RAW DATA

+ + + +

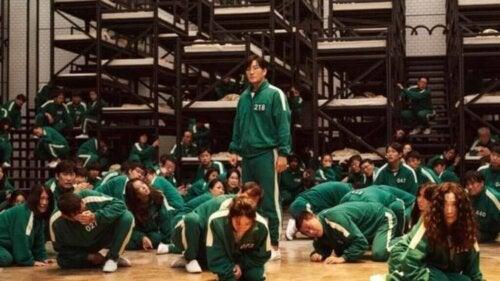 Personer i grønt tøj i scene fra netflix-serie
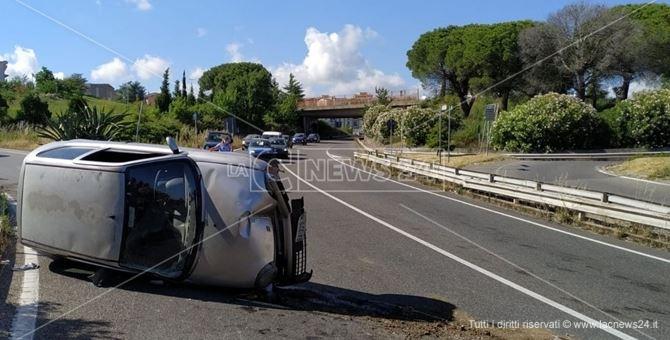 L'auto che si è ribaltata sulla tangenziale di Catanzaro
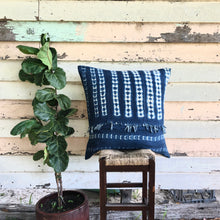 Load image into Gallery viewer, .PALE. 26x26 Mudcloth Cushion - Casual Blue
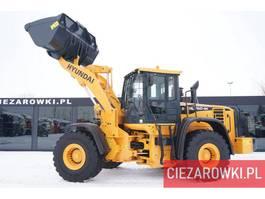wheel loader Hyundai HL 760-9A , 20t , bucket 2,5m3 , ZF gearbox , joystick , camera 2015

+ + + +

Take the line containing "L'auto che si" and all lines after it to the end of the data above, and reproduce them exactly, leaving out pictures. Nothing else belongs in the copy.

 L'auto che si è ribaltata sulla tangenziale di Catanzaro
 Load image into Gallery viewer, .PALE. 26x26 Mudcloth Cushion - Casual Blue
wheel loader Hyundai HL 760-9A , 20t , bucket 2,5m3 , ZF gearbox , joystick , camera 2015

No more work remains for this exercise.